A la mañana siguiente, Jaime se sentía mucho mejor, ya que tenía un físico fuerte.
Mientras tanto, Álvaro se apresuró a llegar a la residencia de los Duval con varias píldoras y hierbas.
Había estado ansioso por conocer las heridas de Jaime y acudió él mismo con la medicación.
—Mi señor, ¿se encuentra bien? —preguntó preocupado tras ver a Jaime.
—Estoy bien —Jaime negó con la cabeza—. ¿Trajiste las hierbas medicinales que necesito?
—Sí. También traje unas pastillas. —Álvaro mostró a Jaime las pastillas y hierbas medicinales que había traído.
Jaime lo recogió todo y llamó a la puerta de la habitación contigua a la suya.
Hada abrió la puerta. Después de atender sus heridas durante una noche, tenía mucho mejor aspecto. Sin embargo, su aura seguía inestable.
Ver a Jaime como si ni siquiera se hubiera hecho daño tomó a Hada desprevenida.

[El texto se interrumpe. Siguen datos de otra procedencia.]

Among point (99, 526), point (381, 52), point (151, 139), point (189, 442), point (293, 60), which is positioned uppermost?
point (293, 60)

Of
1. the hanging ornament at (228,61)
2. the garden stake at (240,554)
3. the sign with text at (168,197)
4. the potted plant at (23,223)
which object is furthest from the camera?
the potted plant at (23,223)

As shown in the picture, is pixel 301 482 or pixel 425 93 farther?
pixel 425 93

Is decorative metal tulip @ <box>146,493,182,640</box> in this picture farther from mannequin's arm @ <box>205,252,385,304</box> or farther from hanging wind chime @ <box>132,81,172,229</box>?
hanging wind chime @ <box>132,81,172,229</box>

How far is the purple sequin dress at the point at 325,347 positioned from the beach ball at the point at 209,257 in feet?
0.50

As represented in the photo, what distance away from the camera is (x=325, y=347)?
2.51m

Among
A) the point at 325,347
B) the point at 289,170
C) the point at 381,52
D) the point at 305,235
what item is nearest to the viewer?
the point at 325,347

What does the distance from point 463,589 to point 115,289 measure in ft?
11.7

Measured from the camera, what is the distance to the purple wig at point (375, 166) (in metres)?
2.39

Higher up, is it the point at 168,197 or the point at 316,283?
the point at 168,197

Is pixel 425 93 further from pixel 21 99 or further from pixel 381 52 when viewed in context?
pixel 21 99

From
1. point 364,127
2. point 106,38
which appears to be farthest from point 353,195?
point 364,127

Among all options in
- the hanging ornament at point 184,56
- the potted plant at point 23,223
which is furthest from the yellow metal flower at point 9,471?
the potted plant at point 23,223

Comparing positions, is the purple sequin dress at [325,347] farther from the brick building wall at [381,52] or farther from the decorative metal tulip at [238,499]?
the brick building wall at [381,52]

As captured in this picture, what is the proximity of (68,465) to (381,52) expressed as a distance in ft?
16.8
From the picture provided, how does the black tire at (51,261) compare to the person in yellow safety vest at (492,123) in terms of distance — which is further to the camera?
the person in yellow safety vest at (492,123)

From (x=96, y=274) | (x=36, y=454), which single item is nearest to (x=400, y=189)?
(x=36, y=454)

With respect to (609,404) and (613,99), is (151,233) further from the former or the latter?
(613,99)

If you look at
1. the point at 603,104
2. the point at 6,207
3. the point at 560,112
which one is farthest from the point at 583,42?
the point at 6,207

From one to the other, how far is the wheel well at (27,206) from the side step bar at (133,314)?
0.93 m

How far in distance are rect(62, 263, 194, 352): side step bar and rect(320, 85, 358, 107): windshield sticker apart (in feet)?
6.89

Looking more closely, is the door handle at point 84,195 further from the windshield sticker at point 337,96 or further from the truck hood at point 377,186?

«Sólo ha pasado una noche. ¿Cómo se ha curado Jaime tan rápido si aquí falta energía espiritual?».
—¿Estás bien? —preguntó Jaime.
Hada le hizo un gesto tranquilizador con la cabeza.
—Estoy bien.
—Tengo algunas hierbas medicinales y píldoras que pueden ayudarte a recuperarte —dijo Jaime mientras le entregaba las píldoras y hierbas que Álvaro le había traído.
Hada echó un vistazo a lo que le daba. Sabía que valían mucho en el reino mundano.
Confundida, preguntó:
—¿Por qué me ayudas?
Jaime y ella no eran parientes y no se conocían de antes. Por lo tanto, no tenía ni idea de por qué la trataba tan bien.